Someone asked me recently if I’m a “happy person.”
I was a little put off by the question. I’m not really sure what it means. Usually, when someone asks me something that I don’t understand, I like to dig really deep and get to the root of the question.
I imagine what most people mean is something along the lines of: “Do you enjoy life?” Or: “Do you feel good about being alive?” However, that’s not necessarily the first thing that comes to mind when I think of what it means to be “happy.”
I enjoy being alive when I am laughing with friends, when I am writing, or when I am listening to a beautiful piece of music. However, I would never write off the tragic side of life—it is just as essential to me as everything else.
There would be no happiness without struggle. There would be no joy without sorrow.
When I think of a “happy person,” what first comes to mind is a quality of cheerfulness and elation. To me, this is only a small part of life. I am happy when I run into an old friend who I haven’t seen in a long time, or when something I write is well-received online. This is not a feeling that is supposed to stick around. Happiness feels like a celebration of life, and it’s not always a good enough reason to be celebrating.
Am I a happy person? I don’t know. As someone who lives with a severe chronic illness, contending with debilitating symptoms day in and day out, I don’t think “happy” is a word that portrays my experience very well.
Happiness is about “things.” Are you happy with your job, your relationship, your car? Our level of happiness in life speaks to the quality of our external experience: how we are moving through the world and what is happening on the “outside.”
In this sense, I wouldn’t say I am very happy, because I am suffering constantly. That being said, I do experience profound states of spontaneous joy and a lasting sense of inner peace—but that is different than happiness.
Happiness and joy are not the same thing. Again, I associate happiness with the quality of our experience with the “outside” world, the material that makes up our lives. We want to celebrate life when the moment is right, but there will inevitably be times of darkness and chaos when we really shouldn’t be “happy.”
Why should we be happy if we just lost our job, have fallen prey to an illness, or have just been dumped?
This is where joy comes in…
Joy is something much deeper than happiness. If happiness has to do with the quality of our external lives—how and what we are doing—then joy has more to do with the quality of our internal lives: what’s happening in the deeper dimension of our consciousness.
To give an easy example: happiness is the feeling we get when we buy a new car, and joy is the feeling we get when we’re standing on the side of the road after having totaled that car, realizing there are more important things in life than new cars—and we’re grateful not to have died in the accident.
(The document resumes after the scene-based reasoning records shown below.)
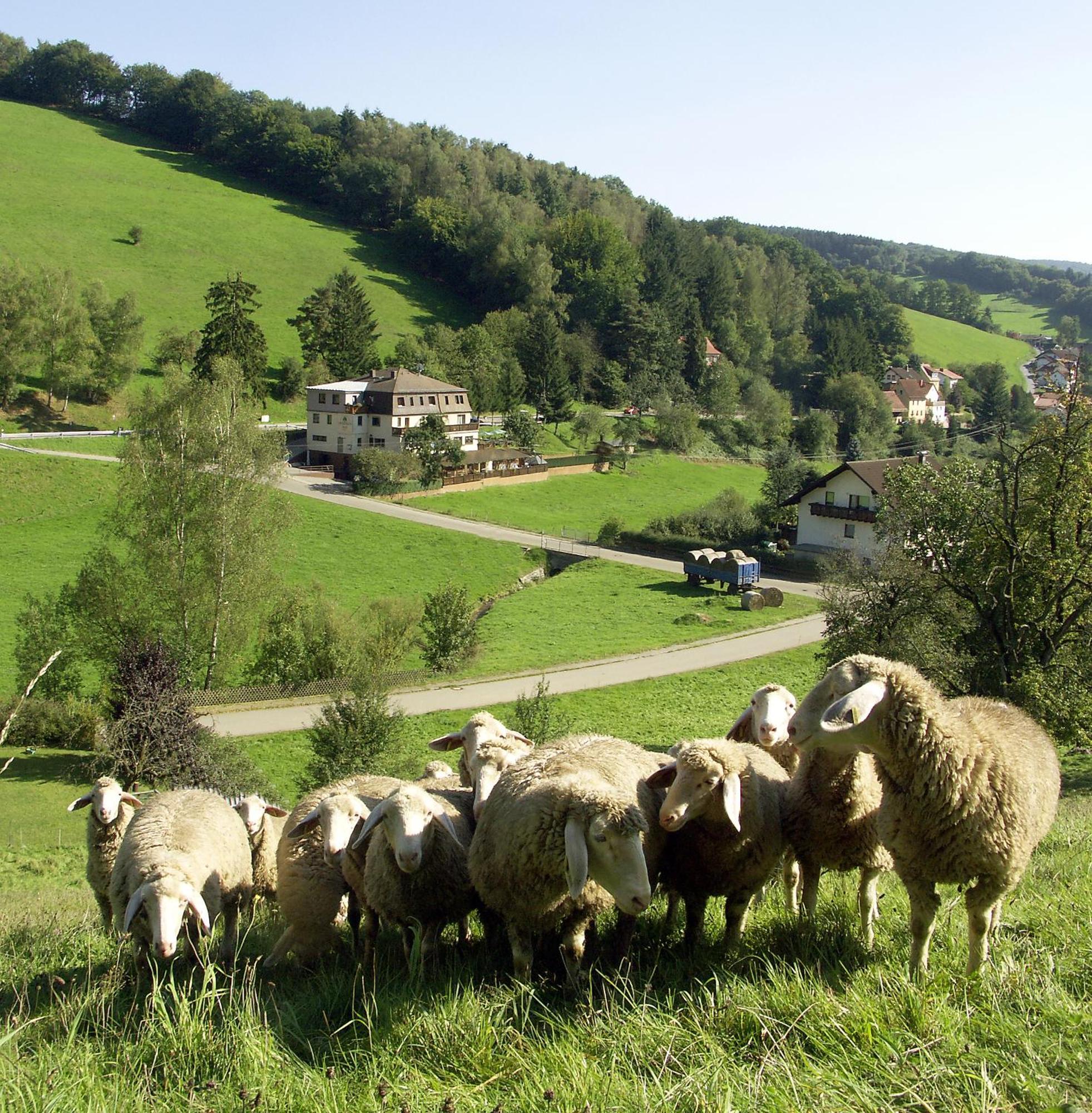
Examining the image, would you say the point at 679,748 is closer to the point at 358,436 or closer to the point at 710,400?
the point at 358,436

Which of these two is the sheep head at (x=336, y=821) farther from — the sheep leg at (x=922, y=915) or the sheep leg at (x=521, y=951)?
the sheep leg at (x=922, y=915)

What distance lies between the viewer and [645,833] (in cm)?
709

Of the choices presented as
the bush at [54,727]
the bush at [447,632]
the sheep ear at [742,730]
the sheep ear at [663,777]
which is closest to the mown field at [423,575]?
the bush at [447,632]

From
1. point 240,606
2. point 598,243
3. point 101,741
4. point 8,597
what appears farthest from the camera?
point 598,243

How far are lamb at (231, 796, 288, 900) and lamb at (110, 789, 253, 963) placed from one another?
0.42 meters

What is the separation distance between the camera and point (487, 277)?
11512 cm

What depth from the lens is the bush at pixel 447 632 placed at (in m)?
37.4

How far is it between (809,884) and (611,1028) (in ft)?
9.83

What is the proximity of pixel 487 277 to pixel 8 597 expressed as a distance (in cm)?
8317

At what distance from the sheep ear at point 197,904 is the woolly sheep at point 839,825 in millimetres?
4885

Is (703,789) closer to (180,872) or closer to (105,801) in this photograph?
(180,872)

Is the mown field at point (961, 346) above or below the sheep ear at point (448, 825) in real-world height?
above

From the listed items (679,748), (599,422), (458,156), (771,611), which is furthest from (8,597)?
(458,156)

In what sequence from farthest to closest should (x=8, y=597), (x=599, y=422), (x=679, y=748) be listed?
(x=599, y=422)
(x=8, y=597)
(x=679, y=748)
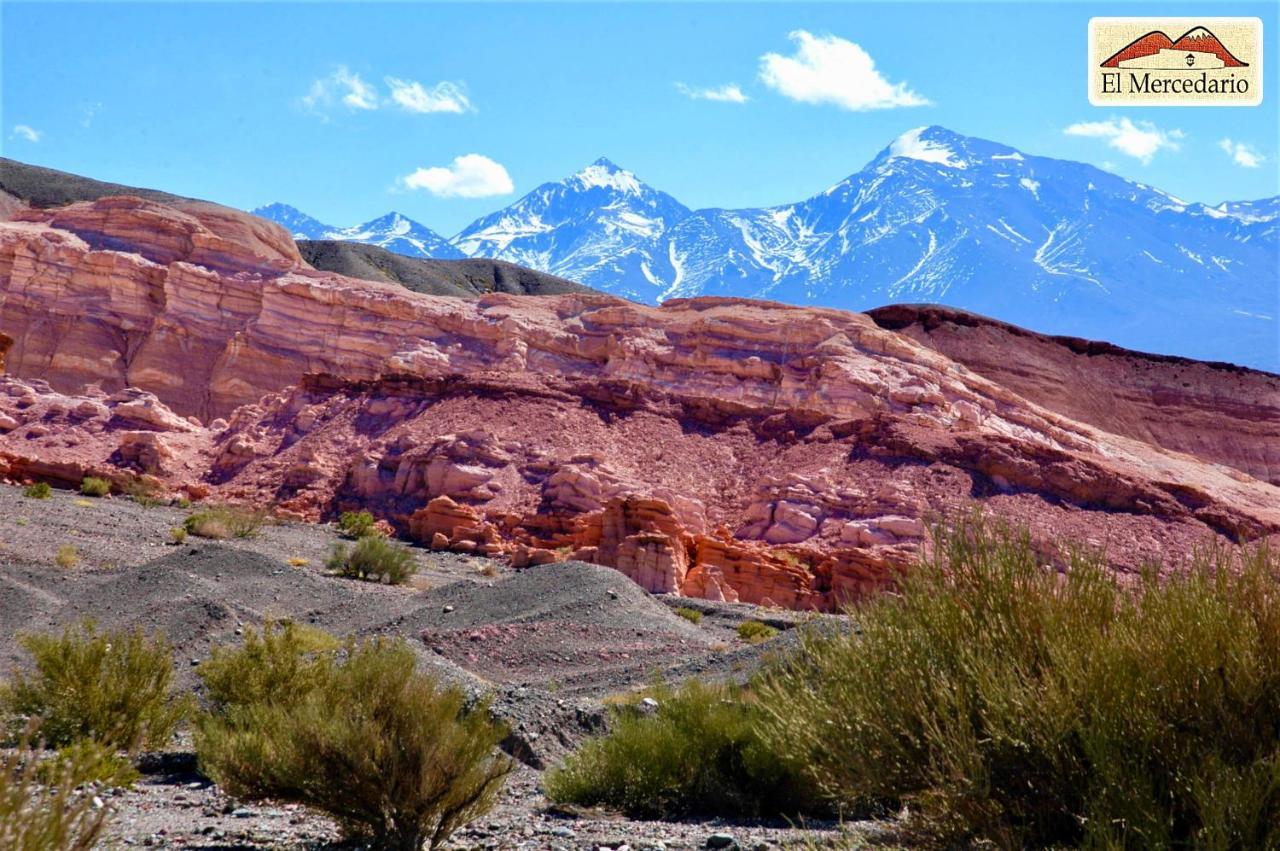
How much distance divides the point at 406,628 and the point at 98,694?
9.55m

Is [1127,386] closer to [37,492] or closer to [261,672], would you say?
[37,492]

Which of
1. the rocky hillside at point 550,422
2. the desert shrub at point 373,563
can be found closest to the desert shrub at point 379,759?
the desert shrub at point 373,563

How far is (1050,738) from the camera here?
5023 mm

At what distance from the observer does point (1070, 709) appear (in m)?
5.00

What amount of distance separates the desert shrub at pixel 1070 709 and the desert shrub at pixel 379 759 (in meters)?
2.46

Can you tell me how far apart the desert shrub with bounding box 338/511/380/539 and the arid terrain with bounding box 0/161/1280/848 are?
808mm

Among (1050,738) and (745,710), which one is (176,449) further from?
(1050,738)

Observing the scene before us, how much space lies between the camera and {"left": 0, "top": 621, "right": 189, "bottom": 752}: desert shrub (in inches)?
373

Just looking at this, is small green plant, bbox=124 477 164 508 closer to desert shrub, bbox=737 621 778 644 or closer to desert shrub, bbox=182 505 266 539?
desert shrub, bbox=182 505 266 539

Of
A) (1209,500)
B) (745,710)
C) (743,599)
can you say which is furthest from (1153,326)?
(745,710)

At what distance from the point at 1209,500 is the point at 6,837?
38044mm

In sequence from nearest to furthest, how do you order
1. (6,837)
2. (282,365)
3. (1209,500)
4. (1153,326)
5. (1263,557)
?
(6,837) < (1263,557) < (1209,500) < (282,365) < (1153,326)

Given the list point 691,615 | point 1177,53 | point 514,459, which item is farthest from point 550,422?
point 1177,53

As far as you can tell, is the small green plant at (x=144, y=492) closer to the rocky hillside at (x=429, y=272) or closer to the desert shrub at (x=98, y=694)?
the desert shrub at (x=98, y=694)
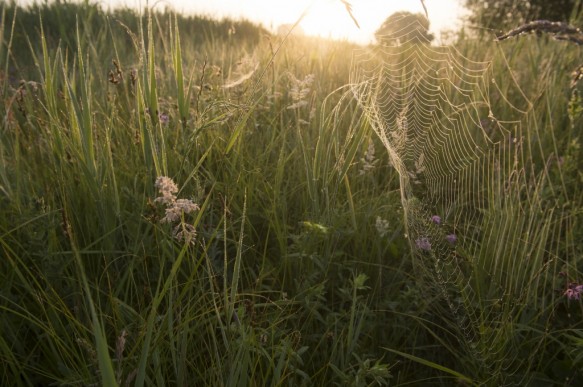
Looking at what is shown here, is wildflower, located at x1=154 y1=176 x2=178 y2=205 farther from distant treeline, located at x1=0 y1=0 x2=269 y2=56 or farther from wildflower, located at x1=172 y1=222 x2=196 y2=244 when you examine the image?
distant treeline, located at x1=0 y1=0 x2=269 y2=56

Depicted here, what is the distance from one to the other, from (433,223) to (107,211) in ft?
4.10

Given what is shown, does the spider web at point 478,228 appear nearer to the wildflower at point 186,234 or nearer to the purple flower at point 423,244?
the purple flower at point 423,244

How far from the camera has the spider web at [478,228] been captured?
4.71ft

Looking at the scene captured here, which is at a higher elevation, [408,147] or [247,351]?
[408,147]

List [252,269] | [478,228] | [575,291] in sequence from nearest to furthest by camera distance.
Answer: [575,291], [252,269], [478,228]

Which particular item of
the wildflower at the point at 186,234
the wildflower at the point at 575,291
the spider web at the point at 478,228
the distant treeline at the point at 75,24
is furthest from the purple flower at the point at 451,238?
the distant treeline at the point at 75,24

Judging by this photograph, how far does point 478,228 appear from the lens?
6.82 ft

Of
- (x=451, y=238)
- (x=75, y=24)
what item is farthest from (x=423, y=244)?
(x=75, y=24)

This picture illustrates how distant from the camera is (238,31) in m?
10.8

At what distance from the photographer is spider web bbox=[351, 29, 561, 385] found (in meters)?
1.44

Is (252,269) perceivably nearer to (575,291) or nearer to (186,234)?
(186,234)

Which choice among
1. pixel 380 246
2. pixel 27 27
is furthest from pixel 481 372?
pixel 27 27

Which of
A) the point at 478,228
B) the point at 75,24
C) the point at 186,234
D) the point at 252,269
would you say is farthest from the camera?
the point at 75,24

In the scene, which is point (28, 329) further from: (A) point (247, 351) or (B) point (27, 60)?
(B) point (27, 60)
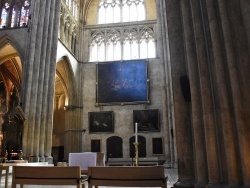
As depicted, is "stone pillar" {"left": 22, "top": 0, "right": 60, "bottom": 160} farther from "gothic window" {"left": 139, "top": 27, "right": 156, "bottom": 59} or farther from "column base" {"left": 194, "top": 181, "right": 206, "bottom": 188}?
"column base" {"left": 194, "top": 181, "right": 206, "bottom": 188}

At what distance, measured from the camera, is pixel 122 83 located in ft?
78.3

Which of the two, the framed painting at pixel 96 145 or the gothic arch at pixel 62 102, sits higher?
the gothic arch at pixel 62 102

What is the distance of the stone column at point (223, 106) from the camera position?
4.42 meters

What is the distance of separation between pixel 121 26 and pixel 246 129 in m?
22.8

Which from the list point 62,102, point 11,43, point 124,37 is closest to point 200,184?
point 11,43

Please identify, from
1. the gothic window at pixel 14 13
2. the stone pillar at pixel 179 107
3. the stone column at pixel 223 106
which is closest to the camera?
the stone column at pixel 223 106

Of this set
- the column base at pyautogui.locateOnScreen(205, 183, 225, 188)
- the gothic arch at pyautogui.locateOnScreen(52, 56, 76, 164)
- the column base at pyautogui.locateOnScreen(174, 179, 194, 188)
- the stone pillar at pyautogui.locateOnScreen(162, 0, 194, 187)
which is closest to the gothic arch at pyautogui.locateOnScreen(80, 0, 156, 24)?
the gothic arch at pyautogui.locateOnScreen(52, 56, 76, 164)

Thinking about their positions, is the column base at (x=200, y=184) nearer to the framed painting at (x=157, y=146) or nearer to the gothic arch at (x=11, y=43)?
the gothic arch at (x=11, y=43)

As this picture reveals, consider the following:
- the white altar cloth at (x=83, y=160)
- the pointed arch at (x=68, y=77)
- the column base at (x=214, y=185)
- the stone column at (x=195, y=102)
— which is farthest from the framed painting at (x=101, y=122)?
the column base at (x=214, y=185)

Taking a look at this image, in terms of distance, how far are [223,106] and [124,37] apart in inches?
858

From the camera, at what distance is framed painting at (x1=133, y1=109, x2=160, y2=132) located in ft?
74.2

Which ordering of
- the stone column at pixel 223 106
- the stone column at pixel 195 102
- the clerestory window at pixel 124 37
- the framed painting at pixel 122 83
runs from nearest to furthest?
the stone column at pixel 223 106
the stone column at pixel 195 102
the framed painting at pixel 122 83
the clerestory window at pixel 124 37

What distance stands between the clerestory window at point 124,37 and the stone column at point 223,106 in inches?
781

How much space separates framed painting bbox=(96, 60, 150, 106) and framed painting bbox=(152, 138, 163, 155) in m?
3.46
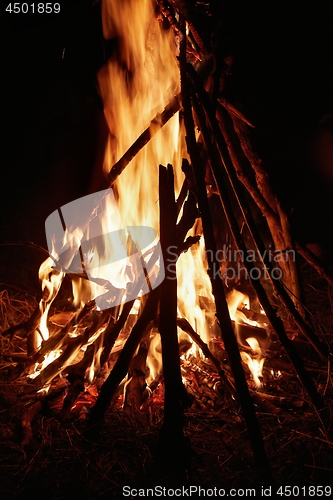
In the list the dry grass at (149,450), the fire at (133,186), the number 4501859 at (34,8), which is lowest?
the dry grass at (149,450)

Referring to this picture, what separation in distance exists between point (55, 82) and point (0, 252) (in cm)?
268

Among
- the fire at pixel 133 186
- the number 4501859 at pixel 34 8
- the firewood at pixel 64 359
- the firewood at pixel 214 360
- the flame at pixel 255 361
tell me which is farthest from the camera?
the number 4501859 at pixel 34 8

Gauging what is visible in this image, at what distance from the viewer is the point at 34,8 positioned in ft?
17.4

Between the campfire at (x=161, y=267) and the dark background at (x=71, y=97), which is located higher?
the dark background at (x=71, y=97)

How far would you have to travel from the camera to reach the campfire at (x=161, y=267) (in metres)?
2.44

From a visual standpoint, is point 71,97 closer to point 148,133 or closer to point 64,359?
point 148,133

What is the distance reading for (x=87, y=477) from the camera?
6.88 feet

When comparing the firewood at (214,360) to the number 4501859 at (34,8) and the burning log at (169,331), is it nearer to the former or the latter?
the burning log at (169,331)

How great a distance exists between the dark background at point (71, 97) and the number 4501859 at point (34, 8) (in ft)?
0.47

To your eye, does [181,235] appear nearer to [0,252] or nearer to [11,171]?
[0,252]

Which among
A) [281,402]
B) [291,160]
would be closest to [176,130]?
[281,402]

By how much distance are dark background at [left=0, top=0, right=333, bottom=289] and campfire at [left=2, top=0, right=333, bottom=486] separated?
72.0 inches

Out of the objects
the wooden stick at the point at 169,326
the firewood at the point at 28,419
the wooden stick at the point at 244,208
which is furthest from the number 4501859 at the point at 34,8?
the firewood at the point at 28,419

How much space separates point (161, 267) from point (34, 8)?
440 cm
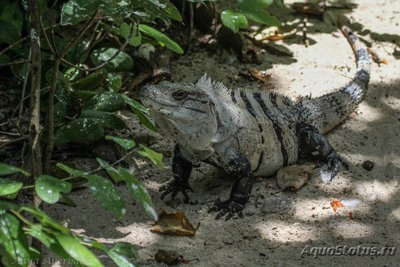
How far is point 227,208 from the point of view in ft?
17.8

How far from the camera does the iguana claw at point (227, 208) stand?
5.38 metres

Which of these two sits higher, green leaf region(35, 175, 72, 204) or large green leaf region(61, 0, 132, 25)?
large green leaf region(61, 0, 132, 25)

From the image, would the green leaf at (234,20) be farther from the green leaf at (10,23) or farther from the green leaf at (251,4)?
the green leaf at (10,23)

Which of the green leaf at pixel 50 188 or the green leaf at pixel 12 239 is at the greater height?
the green leaf at pixel 50 188

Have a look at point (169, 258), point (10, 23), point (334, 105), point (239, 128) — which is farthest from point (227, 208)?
point (10, 23)

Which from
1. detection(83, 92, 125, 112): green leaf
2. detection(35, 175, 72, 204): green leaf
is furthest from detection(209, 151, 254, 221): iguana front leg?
detection(35, 175, 72, 204): green leaf

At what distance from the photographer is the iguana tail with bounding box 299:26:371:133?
6.50 m

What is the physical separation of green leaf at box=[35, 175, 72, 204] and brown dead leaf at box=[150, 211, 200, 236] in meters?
2.01

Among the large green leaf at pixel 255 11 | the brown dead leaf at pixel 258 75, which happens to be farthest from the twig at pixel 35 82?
the brown dead leaf at pixel 258 75

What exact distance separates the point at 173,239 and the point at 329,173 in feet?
5.50

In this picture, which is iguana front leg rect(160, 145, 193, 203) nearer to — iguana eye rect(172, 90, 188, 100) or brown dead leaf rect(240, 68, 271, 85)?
iguana eye rect(172, 90, 188, 100)

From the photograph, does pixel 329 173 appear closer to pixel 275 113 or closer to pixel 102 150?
pixel 275 113

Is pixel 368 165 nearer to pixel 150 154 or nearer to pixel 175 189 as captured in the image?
pixel 175 189

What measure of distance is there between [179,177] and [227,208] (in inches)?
20.9
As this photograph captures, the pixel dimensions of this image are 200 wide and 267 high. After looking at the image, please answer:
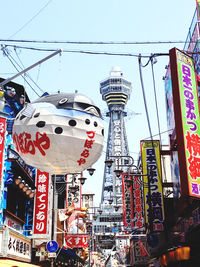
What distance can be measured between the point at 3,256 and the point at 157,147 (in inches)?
455

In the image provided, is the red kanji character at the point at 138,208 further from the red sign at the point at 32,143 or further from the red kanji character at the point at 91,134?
the red sign at the point at 32,143

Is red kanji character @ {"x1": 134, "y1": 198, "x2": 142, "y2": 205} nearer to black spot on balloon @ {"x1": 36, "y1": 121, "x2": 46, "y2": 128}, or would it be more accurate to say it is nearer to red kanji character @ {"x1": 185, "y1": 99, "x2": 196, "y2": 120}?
red kanji character @ {"x1": 185, "y1": 99, "x2": 196, "y2": 120}

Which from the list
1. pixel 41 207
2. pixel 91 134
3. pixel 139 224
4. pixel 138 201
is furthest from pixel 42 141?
pixel 138 201

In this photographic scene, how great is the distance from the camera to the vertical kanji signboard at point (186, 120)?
423 inches

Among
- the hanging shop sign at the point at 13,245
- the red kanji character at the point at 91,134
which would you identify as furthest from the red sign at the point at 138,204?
the red kanji character at the point at 91,134

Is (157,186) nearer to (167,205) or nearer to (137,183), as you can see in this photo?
(167,205)

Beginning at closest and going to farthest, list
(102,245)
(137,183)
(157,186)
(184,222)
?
(184,222), (157,186), (137,183), (102,245)

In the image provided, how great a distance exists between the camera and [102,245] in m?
130

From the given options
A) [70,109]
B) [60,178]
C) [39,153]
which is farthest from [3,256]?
[60,178]

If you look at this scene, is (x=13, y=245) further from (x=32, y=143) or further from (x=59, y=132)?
(x=59, y=132)

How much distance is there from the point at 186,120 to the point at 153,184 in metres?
9.09

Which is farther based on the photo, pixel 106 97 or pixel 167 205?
pixel 106 97

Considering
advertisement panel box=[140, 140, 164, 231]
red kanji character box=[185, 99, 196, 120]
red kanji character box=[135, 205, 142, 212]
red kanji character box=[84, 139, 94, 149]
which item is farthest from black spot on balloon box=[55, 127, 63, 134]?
red kanji character box=[135, 205, 142, 212]

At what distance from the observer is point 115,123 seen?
15612cm
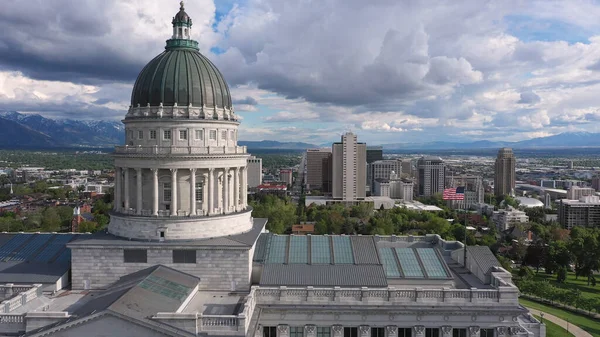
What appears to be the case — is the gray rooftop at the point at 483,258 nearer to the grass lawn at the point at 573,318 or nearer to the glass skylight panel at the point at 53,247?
the grass lawn at the point at 573,318

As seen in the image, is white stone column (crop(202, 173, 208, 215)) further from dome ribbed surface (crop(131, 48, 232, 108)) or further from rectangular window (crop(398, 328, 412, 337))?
rectangular window (crop(398, 328, 412, 337))

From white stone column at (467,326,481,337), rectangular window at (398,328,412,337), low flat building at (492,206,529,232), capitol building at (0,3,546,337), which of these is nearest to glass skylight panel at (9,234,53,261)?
capitol building at (0,3,546,337)

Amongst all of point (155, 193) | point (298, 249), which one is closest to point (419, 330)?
point (298, 249)

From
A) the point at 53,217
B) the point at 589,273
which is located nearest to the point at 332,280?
the point at 589,273

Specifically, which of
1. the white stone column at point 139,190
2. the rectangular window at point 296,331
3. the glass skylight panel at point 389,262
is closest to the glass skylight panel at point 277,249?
the rectangular window at point 296,331

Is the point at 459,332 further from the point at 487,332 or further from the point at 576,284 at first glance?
the point at 576,284
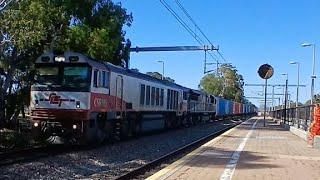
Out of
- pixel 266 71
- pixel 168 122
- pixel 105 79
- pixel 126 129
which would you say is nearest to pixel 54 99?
pixel 105 79

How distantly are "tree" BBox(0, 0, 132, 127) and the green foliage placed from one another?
273 feet

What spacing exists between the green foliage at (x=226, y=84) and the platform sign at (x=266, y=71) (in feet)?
234

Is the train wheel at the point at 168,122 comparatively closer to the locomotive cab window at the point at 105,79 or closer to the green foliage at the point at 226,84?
the locomotive cab window at the point at 105,79

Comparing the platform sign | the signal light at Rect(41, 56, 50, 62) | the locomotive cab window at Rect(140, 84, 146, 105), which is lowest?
the locomotive cab window at Rect(140, 84, 146, 105)

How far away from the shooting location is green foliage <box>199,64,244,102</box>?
11394 cm

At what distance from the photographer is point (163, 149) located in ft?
70.2

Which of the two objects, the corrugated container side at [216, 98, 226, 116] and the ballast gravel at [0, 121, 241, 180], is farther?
the corrugated container side at [216, 98, 226, 116]

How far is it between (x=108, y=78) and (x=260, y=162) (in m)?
8.93

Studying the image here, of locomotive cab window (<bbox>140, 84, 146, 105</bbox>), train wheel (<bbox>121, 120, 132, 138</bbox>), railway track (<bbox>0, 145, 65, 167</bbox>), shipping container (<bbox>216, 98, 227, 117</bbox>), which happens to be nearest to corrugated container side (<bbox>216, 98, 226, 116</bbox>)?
shipping container (<bbox>216, 98, 227, 117</bbox>)

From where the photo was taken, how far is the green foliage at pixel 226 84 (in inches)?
4486

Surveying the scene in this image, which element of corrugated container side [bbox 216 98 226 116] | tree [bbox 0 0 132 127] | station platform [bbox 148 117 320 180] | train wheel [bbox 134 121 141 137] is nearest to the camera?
station platform [bbox 148 117 320 180]

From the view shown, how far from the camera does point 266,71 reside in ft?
123

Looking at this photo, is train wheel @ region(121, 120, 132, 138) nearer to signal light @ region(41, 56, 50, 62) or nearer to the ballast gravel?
the ballast gravel

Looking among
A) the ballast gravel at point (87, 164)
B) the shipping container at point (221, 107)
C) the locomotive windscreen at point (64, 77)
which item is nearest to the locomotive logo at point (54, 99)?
the locomotive windscreen at point (64, 77)
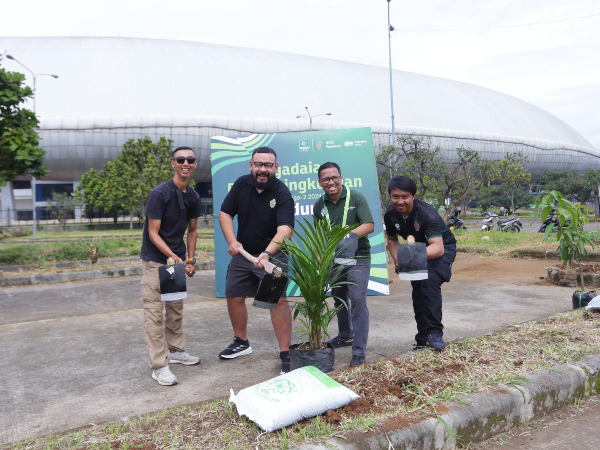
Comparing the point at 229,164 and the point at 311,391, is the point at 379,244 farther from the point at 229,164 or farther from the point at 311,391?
the point at 311,391

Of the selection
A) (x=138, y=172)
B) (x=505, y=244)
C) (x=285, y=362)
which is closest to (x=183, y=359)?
(x=285, y=362)

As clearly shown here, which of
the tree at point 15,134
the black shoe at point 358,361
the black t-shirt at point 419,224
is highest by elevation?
the tree at point 15,134

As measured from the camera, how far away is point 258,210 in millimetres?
4047

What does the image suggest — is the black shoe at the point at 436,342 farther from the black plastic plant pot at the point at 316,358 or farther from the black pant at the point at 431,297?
the black plastic plant pot at the point at 316,358

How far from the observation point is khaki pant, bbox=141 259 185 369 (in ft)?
12.3

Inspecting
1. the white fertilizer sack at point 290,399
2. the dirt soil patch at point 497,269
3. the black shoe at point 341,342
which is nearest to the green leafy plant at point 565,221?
the black shoe at point 341,342

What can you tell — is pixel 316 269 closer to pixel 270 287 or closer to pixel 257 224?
pixel 270 287

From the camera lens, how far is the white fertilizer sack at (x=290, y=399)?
249cm

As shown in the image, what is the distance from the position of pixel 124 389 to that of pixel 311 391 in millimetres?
1666

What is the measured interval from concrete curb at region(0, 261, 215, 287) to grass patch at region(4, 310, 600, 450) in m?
8.00

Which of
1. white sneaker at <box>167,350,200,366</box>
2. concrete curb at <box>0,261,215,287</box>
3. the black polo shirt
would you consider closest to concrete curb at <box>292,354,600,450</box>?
the black polo shirt

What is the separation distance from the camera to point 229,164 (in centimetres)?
692

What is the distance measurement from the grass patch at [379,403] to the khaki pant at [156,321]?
0.93m

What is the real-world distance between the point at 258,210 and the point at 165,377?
59.1 inches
Joy is what comes when we feel that our lives are meaningful. That’s about the simplest way I can put it.
Through the course of my illness, I have learned to find a deeper sense of joy within myself when experiencing extreme pain. I can’t rely on the outside world; it has given me profound suffering and unimaginable agony the past few years. There are deeper resources in my soul that have little to do with being “happy” that have been tapped into in response to my condition, giving me the strength to live on.
Maybe happiness is overrated.
I’ve known people who have suffered more than most of us can possibly imagine—and although they may seem unhappy on the surface, they are still capable of experiencing a quality of joy and deep satisfaction that far exceeds normal happiness.
So, what’s the real difference between these two qualities? Joy is something that comes through depth—through recognizing the innate beauty and unlimited power of simply being alive. When we suffer on the surface, we are made to find joy in our heart.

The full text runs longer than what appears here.